_Stated problem 1_: Reproduce the passage on loans in Islam from "1. Al-Qardu al-Hassan" up to and including "between men themselves.", swapping "Qardun Hassan" for "Qard al-Hasan".
_Stated problem 2_: In the passage on loans in Islam, what two kinds of loans are loans in Islam divided into?

_Passage to read_:
## Start
Since lending and borrowing have become a sine qua non and a norm in every human setting, Islam made provisions for it; its procedures and processes to ensure smooth a transaction that upholds fairness and justice, and prevents bitterness between the two parties. In the earlier stage it used to be a matter of individual borrowing of simple household materials, or little money to meet some urgent and pressing needs, or some appliances for hunting or farming. But, this process gradually developed from borrowing to meet basic necessity on the individual level to borrowing and lending to meet great and ostentatious goals in terms of huge loans and credit facilities between individuals, groups, states and even countries!

 

 

 

Loans in Islam can be divided into two; the goodly loan (free or interest-free loan), and the interest based loan. The former is that in which the lender gives out a loan, either in cash or kind to the borrower out of pity for his condition to be repaid at a later date but without any conditions of paying more than the amount borrowed. This has a divine undertone in which the lender expects reward from Allah! While the later is out rightly prohibited in Islam by the texts of the Qur'an and traditions of the holy Prophet Muhammad, peace be upon him.

 

1. Al-Qardu al-Hassan (the free loan):

 

From the Islamic point of view, the interest free loan or Qardun Hassan  can further be divided into two; loaning between one and his Lord Allah, and loaning between men themselves.

 

A. The loaning between one and his Lord:

 

Allah says, "Who is it that would loan Allah a goodly loan so He will multiply it for him and he will have a noble reward?" (Q 57:11).

 

 

 

This type of loaning has to do with one giving out in charity to the poor, orphans, widows and other needy people in the society. He expects no material returns; neither in cash or kind from these people, rather he envisages his Lords reward here in the world and the hereafter. But why call it loan? A very big question any inquisitive heart will ask. The simple answer is that Allah referred to such as loans lent to Him and which He the Almighty in His grace will definitely pay back to the lenders.

 

"Who is it that would loan Allah a goodly loan so He may multiply it for him many times over? And it is Allah who withholds and grants abundance, and to Him you will be returned." (Q 2:245).
## End
Data listing
## Start
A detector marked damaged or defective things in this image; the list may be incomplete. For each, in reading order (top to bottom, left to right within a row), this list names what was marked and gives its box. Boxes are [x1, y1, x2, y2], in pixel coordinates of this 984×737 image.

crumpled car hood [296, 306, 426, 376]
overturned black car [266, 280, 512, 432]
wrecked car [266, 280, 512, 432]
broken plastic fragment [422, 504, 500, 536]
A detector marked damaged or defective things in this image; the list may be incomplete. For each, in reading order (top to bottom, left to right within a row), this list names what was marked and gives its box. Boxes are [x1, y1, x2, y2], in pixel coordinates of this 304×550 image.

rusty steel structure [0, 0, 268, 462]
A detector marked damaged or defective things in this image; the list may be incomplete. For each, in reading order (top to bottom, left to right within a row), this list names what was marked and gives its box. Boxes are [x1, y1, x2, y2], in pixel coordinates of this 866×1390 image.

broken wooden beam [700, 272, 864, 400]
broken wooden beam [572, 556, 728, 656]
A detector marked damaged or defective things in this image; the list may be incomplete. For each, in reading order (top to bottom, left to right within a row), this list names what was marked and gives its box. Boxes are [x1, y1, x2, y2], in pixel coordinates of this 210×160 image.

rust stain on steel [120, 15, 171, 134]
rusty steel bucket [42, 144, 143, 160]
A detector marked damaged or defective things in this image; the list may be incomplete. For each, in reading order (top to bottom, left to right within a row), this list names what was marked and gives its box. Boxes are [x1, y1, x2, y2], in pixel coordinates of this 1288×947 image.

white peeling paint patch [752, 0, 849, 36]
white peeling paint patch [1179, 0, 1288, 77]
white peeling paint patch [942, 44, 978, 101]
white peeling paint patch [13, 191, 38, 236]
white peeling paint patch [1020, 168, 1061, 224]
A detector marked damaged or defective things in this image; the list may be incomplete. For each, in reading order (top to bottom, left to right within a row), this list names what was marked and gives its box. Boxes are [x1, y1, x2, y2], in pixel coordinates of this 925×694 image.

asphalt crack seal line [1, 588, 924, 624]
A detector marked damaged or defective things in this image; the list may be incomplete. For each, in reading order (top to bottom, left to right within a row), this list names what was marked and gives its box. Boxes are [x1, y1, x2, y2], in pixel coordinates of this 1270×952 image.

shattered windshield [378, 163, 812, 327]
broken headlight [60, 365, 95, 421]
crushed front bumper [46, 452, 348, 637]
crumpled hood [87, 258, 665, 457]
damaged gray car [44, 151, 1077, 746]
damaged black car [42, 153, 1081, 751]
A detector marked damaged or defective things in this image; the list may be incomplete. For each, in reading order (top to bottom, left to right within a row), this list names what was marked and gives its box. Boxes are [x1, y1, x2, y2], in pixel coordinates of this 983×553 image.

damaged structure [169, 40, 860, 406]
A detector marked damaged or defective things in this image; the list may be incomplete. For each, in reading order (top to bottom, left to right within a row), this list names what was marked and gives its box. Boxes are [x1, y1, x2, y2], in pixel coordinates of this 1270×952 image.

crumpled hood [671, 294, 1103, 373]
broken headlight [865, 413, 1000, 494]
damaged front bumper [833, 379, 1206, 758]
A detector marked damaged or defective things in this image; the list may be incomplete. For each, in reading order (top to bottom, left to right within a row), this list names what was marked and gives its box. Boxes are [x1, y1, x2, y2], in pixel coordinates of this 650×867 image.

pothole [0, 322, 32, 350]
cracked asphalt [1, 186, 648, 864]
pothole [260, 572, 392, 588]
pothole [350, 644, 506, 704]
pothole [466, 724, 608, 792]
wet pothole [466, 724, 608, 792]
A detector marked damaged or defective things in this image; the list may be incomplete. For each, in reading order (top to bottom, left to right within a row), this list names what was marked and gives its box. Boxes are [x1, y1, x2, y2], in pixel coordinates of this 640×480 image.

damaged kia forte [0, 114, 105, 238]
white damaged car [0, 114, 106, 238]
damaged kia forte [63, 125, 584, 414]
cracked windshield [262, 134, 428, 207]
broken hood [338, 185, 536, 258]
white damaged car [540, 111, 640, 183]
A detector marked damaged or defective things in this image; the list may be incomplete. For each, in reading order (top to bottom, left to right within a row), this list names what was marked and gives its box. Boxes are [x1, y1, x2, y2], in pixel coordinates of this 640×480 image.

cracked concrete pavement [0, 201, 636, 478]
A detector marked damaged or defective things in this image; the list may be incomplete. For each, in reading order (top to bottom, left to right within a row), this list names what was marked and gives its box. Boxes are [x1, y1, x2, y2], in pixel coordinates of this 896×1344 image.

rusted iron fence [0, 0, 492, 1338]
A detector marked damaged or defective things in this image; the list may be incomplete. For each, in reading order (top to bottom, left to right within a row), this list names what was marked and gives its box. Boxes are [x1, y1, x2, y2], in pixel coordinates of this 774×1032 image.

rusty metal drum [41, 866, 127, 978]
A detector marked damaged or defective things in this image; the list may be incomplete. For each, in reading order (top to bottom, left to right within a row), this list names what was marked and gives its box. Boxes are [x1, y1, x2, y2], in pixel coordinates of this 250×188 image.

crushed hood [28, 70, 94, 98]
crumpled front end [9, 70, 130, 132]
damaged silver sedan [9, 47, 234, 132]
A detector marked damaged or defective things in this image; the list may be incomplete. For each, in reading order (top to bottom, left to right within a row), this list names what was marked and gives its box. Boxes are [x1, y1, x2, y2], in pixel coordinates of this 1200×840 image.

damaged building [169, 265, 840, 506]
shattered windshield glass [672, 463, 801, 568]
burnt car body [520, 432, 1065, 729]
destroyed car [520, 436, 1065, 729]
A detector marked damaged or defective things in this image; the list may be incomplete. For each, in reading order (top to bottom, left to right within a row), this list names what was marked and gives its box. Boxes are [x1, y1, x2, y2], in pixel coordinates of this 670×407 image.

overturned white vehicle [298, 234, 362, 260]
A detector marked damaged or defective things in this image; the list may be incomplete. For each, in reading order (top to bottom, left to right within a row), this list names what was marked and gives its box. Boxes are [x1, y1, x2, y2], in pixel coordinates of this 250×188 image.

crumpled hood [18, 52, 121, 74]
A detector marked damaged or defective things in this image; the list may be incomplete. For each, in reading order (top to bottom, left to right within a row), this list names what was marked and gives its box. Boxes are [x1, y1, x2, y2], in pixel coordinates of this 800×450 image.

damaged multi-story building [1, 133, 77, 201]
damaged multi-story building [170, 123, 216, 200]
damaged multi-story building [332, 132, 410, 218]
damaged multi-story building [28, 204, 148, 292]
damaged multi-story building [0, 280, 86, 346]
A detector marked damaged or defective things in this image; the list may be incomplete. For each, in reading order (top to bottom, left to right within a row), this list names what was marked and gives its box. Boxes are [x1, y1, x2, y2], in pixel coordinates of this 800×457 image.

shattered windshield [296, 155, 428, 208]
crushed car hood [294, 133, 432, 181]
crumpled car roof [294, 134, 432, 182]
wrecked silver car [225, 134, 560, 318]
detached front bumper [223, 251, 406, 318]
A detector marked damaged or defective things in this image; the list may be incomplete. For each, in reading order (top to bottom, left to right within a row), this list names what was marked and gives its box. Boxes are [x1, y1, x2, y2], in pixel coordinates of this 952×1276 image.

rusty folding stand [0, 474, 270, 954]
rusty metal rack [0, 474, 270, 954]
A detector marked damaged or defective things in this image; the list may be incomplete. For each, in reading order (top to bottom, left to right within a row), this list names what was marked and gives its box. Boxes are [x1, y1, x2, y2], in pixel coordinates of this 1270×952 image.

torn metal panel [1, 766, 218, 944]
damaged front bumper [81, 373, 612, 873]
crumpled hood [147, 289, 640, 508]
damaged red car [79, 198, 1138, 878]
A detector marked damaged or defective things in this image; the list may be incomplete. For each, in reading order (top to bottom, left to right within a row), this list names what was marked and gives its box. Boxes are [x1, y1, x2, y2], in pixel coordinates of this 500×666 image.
## End
_Correct result 1_:
1. Al-Qardu al-Hassan (the free loan):

 

From the Islamic point of view, the interest free loan or Qard al-Hasan  can further be divided into two; loaning between one and his Lord Allah, and loaning between men themselves.

_Correct result 2_: The goodly loan (a free or interest-free loan) and the interest-based loan.